Ask a CTO: What are the long-term impacts communications & media businesses need to prepare for in a socially-distanced world? 

As we reflect on this past year, what immediately comes to mind is the shift the workforce has witnessed. Businesses and employees have adapted to a new normal, to a life of remote work filled with video conferences, and a shift to living life in the cloud. It has been inspiring to see our teams quickly adapt to ensure security and safety for all customers and employees. As we continue to adjust to our new routine, we wonder, what are the business impacts of this socially-distanced, global-connected world, that could likely live on post-pandemic?

To answer that, we connected with Lumine Group CTOs to get their insights. Our question for them: As businesses adapt to meet the demands of a socially distanced, digitally connected world, technology must also adapt. What are the long-term impacts CTOs need to prepare for?

Look below to see their answers.

Andy Sweetman, CTO, WDS Mobile

I think the most immediate impact is that people are increasingly working from home and avoiding the high street. We saw an 80% rise in queries to our online self-care portal product at the start of the pandemic, while the number of service agents available has dropped by 40%. Customer management and experience was already at the top of the agenda, as is even more so today.

We need to look for emerging opportunities due to this change in behavior – primarily around enriching channels and engaging through them. We should also foster a cloud-first mindset, reducing the need to be on-site to deliver capabilities for our customers, reducing travel and therefore the risk for all.

Pete Koat, CTIO, Incognito Software Systems

Information officers should prepare IT systems now to safely and reliably handle a vast increase in remote workers.

As organizations become increasingly digital, the growing cyber threat could be of concern. All types of data held – employees’ personal information, corporate data, customer information, intellectual property, and key infrastructure – need to be secured. CTIO’s must review existing security infrastructure and assess what people will need to work safely. Consider the hardware remote employees will use (company-issued or personal devices), and the networks they’ll be on (public or private). Consider endpoint security for devices and robust identity and access management to allow secure sign-in to corporate systems. As cybercrimes become more sophisticated, CTIO’s must constantly update their security infrastructure and communicate the measures in place effectively organization-wide.

José Luis Silva, CTO, Collab

1. Security is going to become an even more important concern.

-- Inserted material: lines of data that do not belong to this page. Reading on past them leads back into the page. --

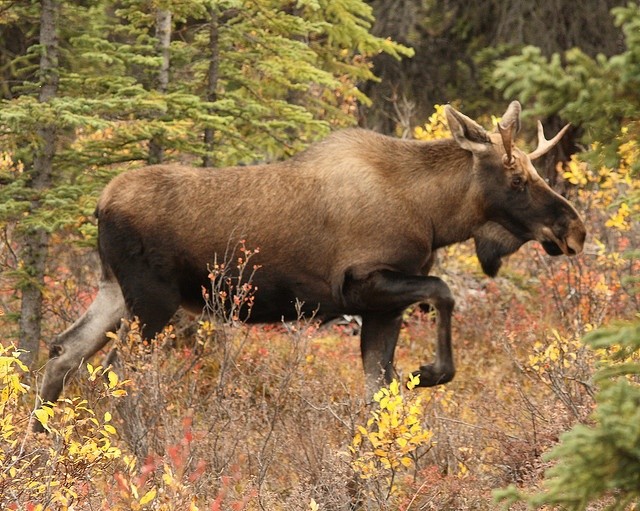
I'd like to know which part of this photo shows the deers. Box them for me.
[17,99,588,459]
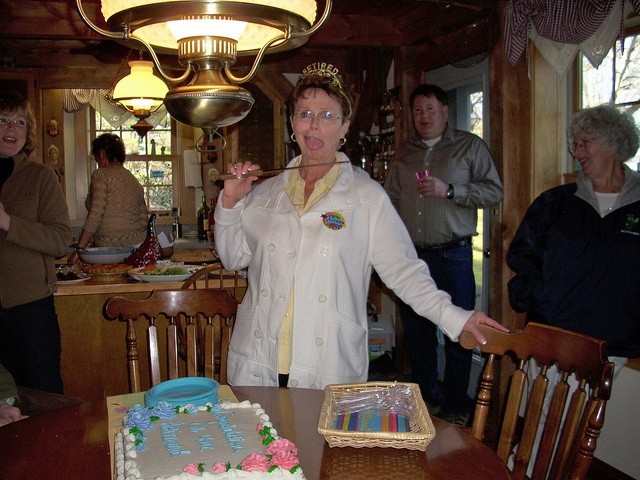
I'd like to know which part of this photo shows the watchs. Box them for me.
[447,184,455,199]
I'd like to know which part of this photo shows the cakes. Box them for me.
[113,400,306,480]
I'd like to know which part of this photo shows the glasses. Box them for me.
[568,134,602,150]
[0,116,27,127]
[294,109,345,123]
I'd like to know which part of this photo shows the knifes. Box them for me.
[210,161,350,183]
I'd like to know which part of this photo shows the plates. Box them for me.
[127,266,205,282]
[55,274,91,285]
[144,377,221,406]
[82,268,129,276]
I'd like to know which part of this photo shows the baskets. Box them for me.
[317,381,436,452]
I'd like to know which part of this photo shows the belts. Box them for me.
[417,234,477,254]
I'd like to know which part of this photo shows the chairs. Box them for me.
[102,289,239,394]
[458,321,614,480]
[180,264,247,376]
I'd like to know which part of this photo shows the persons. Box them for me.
[506,101,639,361]
[0,91,73,397]
[382,84,505,422]
[211,61,511,390]
[65,133,149,266]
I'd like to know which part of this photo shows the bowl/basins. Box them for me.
[78,246,133,264]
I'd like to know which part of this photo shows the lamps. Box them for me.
[75,1,333,153]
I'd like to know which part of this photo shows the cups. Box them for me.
[415,169,430,184]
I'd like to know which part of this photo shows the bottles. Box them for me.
[208,194,216,242]
[173,216,183,239]
[196,195,210,240]
[359,144,395,180]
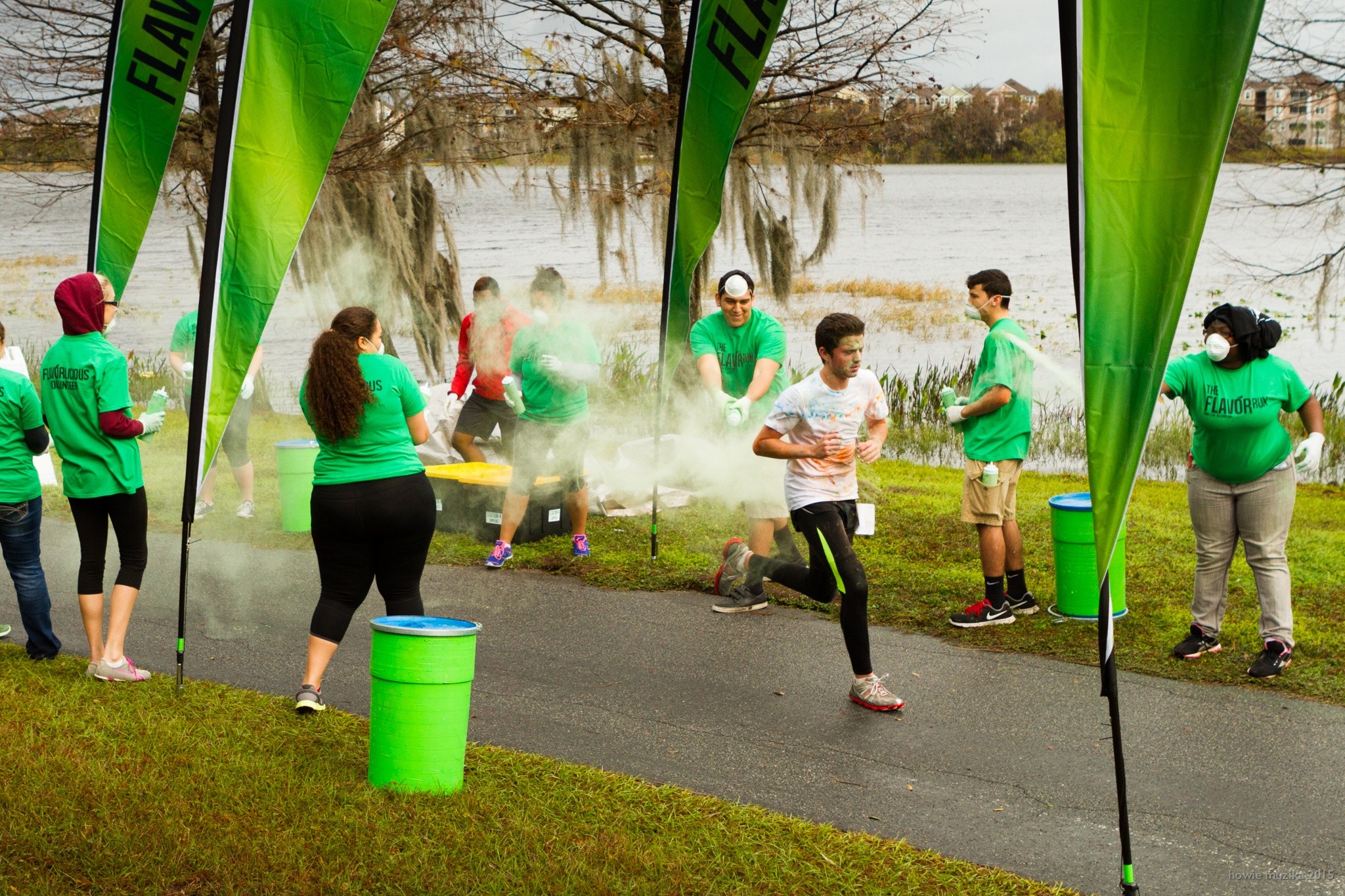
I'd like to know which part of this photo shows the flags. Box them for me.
[181,0,400,523]
[659,0,790,411]
[87,0,222,304]
[1059,1,1266,695]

New threats arise frequently, and teams continuously evolve. The number of registered and contained threats has dramatically increased. Also, support for biometrics authentication and verification is going to have major importance to allow companies to validate who is really doing the remote work.

2. Dispersed Culture vs Coherent Low Code.

The good news is we can now hire from anywhere in the country (or maybe the world), as next-gen working strategies imply working from home.

The bad news means corporate culture for software development is now dispersed. It’s vital to reinforce software engineering processes to guarantee agile, low code, and homogeneous development. Also, it’s very important to maintain company culture and to reinforce it across all the new employees.

3. Go Cloud or Go Home.

Deployment of projects via the cloud is on an adoption peak, and every software module should be Multi-Tenant, Cloud-Ready, and Elastic. Also, the software should easily allow the “Uberization” of the business like for example contact center agents.

Eric Feeley, CTO, Telepin

As CTO of Telepin, the long-term impact of restricted international business travel means having to be very aware of each market’s regional expectation for meetings. It will be important to find a common understanding that does not put us at a disadvantage in relation to competitors that do not have the same corporate/national limitations.